==== Selected text ====

Ottawa was Declared Endemic for Lyme Desease in 2016!
In 2016, Idexx Laboritories found there were 1539 positive cases of Lyme disease reported in Ontario pets. This is an 80% increase from the 859 reported cases in 2013. The number of cases has increased in each of the last 5 years.
WHAT IS LYME DISEASE AND HOW IS IT TRANSMITTED?
Lyme disease is caused by a corkscrew shaped bacterium (a spirochete) called Borrelia burgdorferi and is spread to animals and people by the white-tailed deer tick known as Ixodes scapularis. Lyme disease was first described in 1975 when an unusual outbreak of rheumatoid arthritis occurring in children was reported in Lyme, Connecticut. In 1982, the Borrelia bacteria, transmitted by ticks, was determined to be the cause of the outbreak. In the past 30 years the disease has spread throughout the United States and now is endemic in several Canadian provinces. Since 2007, the Public Health Agency of Canada has considered the areas of the St. Lawrence Islands National Park and the 1000 Island Parkway from Gananoque to Mallorytown a “zone of risk for Lyme disease”. The Lyme infected Ixodes deer tick has been continuing its progress northward and has now reached the Ottawa area. There was a significant increase in the number of Lyme positive dogs in our area last year ( 111 reported cases)

====

● **Work instructions**: According to the Lyme disease text, which tick spreads the disease to animals and people? The records are separate material with no connection to the Lyme disease text.

==== Entries shown ====

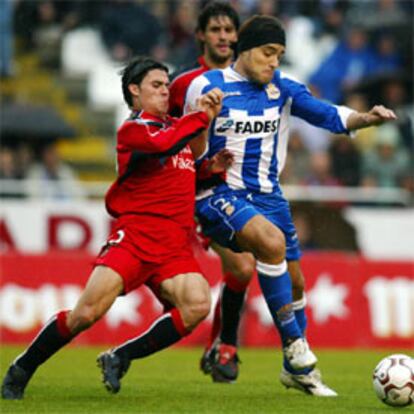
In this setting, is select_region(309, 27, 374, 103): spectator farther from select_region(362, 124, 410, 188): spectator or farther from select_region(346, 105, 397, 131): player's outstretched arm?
select_region(346, 105, 397, 131): player's outstretched arm

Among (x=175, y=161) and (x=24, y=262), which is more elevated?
(x=175, y=161)

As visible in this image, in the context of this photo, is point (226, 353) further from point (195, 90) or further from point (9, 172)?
point (9, 172)

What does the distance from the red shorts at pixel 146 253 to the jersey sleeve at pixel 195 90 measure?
1.03 meters

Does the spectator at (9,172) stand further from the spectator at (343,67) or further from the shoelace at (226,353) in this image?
the shoelace at (226,353)

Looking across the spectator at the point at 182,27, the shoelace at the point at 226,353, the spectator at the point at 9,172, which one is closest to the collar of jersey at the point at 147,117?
the shoelace at the point at 226,353

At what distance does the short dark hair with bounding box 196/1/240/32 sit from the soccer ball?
125 inches

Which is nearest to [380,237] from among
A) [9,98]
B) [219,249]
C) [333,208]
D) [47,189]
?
[333,208]

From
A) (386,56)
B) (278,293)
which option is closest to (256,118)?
(278,293)

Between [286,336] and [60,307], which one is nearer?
[286,336]

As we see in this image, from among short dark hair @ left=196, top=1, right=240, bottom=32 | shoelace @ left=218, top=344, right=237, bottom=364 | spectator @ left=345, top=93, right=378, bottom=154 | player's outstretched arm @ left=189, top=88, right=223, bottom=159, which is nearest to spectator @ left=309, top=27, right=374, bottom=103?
spectator @ left=345, top=93, right=378, bottom=154

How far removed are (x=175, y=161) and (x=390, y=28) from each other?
493 inches

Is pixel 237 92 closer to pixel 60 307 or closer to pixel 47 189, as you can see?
pixel 60 307

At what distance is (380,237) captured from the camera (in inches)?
688

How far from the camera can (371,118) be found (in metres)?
8.84
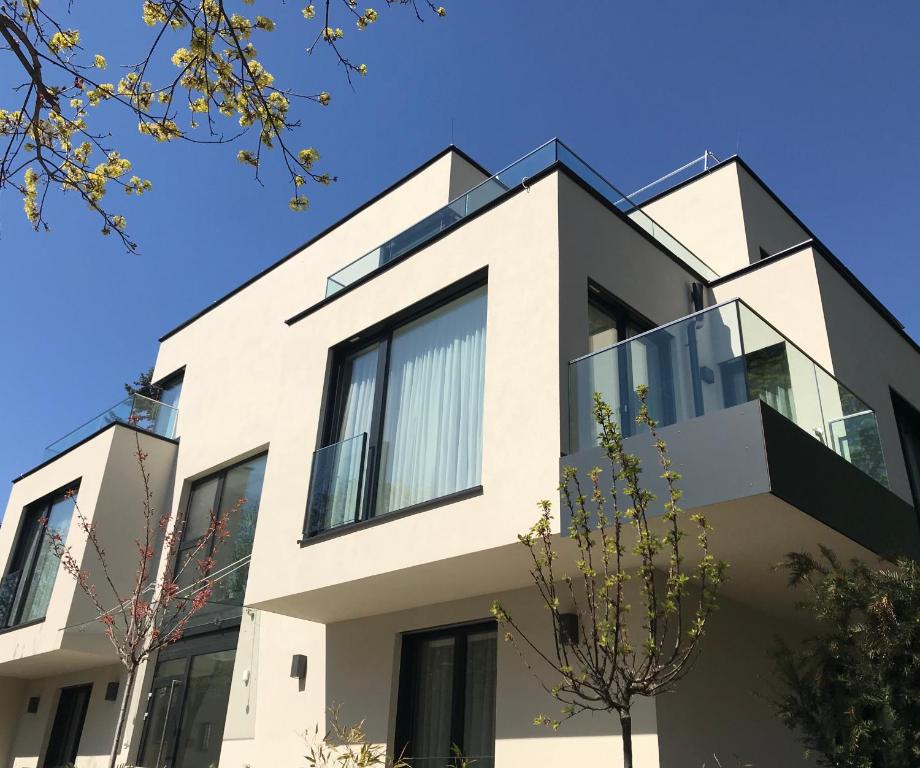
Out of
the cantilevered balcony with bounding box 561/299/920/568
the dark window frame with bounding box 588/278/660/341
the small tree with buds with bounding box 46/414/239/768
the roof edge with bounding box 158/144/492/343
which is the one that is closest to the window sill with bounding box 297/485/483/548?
the cantilevered balcony with bounding box 561/299/920/568

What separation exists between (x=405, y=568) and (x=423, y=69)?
178 inches

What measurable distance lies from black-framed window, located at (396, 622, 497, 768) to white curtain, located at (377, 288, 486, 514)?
162 centimetres

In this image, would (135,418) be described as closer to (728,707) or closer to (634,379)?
(634,379)

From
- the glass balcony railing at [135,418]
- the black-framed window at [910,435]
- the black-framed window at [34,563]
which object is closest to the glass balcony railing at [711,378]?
the black-framed window at [910,435]

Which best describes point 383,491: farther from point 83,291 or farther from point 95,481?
point 95,481

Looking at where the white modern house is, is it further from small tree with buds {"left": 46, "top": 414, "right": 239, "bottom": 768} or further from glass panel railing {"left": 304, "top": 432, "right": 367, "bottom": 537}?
small tree with buds {"left": 46, "top": 414, "right": 239, "bottom": 768}

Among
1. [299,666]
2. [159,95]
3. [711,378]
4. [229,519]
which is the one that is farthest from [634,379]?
[229,519]

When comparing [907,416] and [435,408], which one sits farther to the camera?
[907,416]

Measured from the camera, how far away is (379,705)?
8.56 metres

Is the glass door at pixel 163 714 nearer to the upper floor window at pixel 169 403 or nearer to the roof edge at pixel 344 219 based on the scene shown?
the upper floor window at pixel 169 403

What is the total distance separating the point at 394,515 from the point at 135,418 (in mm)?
8385

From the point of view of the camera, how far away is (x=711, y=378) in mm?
6184

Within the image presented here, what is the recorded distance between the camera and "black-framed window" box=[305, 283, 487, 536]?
795cm

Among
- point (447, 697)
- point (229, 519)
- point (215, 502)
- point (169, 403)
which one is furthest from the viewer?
point (169, 403)
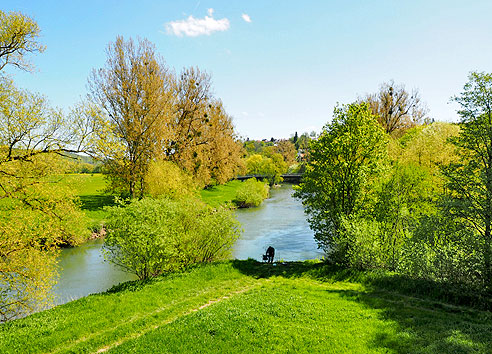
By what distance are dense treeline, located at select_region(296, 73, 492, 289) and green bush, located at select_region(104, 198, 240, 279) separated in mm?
6916

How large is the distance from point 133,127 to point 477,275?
29196 millimetres

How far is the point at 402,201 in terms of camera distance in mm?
19500

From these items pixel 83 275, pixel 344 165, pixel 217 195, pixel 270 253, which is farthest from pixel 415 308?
pixel 217 195

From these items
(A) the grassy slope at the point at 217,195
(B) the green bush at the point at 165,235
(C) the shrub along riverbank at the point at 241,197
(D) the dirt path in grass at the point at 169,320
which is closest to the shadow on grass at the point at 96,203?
(C) the shrub along riverbank at the point at 241,197

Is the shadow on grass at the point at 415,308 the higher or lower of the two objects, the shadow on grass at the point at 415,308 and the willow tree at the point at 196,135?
the lower

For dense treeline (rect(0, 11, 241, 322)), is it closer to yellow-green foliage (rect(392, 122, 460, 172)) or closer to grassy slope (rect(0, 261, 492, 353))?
grassy slope (rect(0, 261, 492, 353))

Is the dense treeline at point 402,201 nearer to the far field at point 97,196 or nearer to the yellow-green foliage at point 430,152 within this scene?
the yellow-green foliage at point 430,152

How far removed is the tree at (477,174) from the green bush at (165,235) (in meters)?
13.3

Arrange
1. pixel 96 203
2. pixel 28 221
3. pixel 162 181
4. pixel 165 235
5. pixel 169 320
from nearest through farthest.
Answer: pixel 169 320
pixel 28 221
pixel 165 235
pixel 162 181
pixel 96 203

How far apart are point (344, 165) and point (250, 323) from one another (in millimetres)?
12835

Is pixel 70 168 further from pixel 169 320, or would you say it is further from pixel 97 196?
pixel 97 196

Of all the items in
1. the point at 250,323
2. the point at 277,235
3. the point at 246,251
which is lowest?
the point at 246,251

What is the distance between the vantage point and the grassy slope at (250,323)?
9469 millimetres

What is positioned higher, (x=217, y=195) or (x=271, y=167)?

====

● **Task solution**: The white-tailed deer tick, Ixodes scapularis.